Task to carry out ▸ Retype the listing found below exactly, but leave out each picture.

Provided information ▸
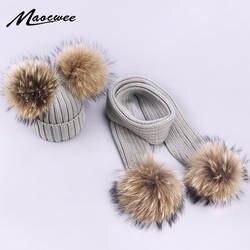 Родитель-Детские шапочки милый младенец помпон зимний наборы шарф шапка натуральный мех мяч шапки мать дети теплые вязаные шапки шапочки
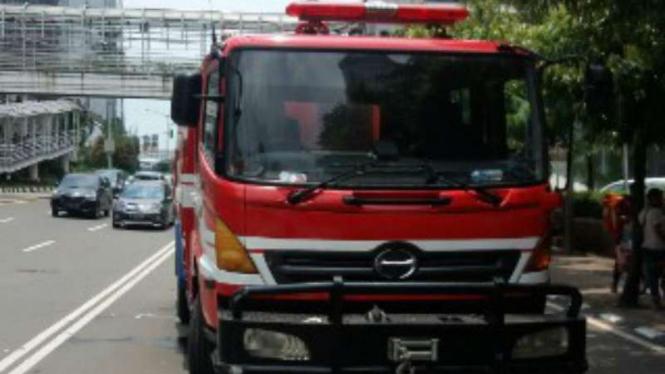 Mobil pemadam kebakaran.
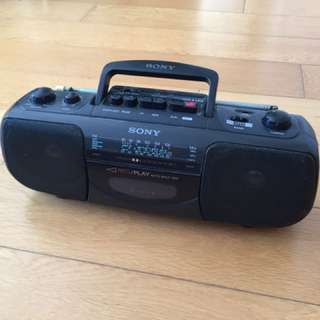Sony radio with cassette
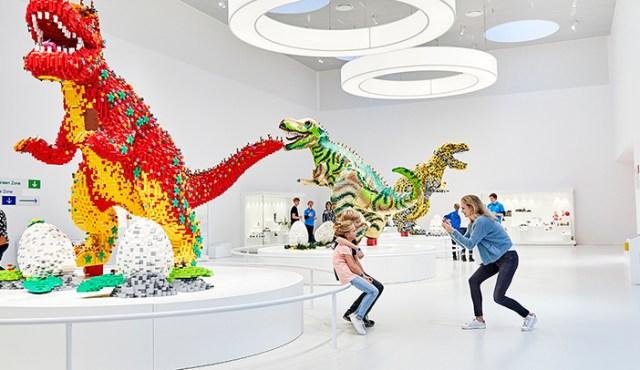 Masterpiece gallery LEGO House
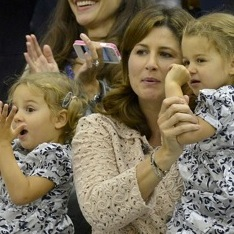 Myla and Charlene Federer Cheer For Their Dad At Wimbledon!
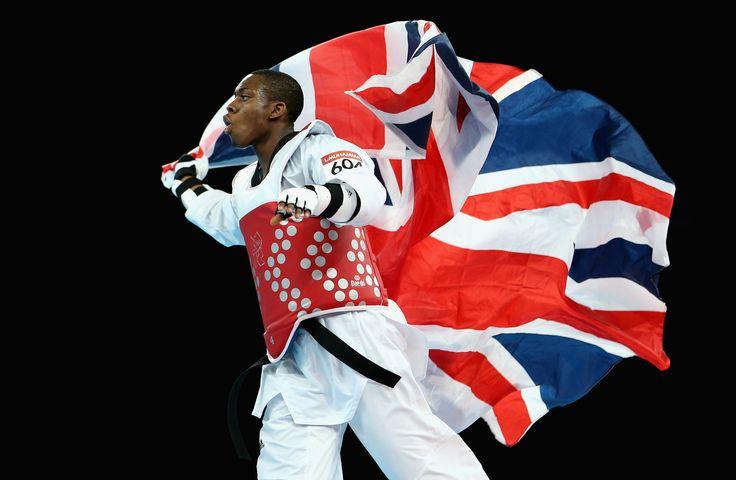 Lutalo Muhammad celebrating his bronze medal at London 2012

Response to the task ▸
 Родитель-Детские шапочки милый младенец помпон зимний наборы шарф шапка натуральный мех мяч шапки мать дети теплые вязаные шапки шапочки
 Mobil pemadam kebakaran.
Sony radio with cassette
 Masterpiece gallery LEGO House
 Myla and Charlene Federer Cheer For Their Dad At Wimbledon!
 Lutalo Muhammad celebrating his bronze medal at London 2012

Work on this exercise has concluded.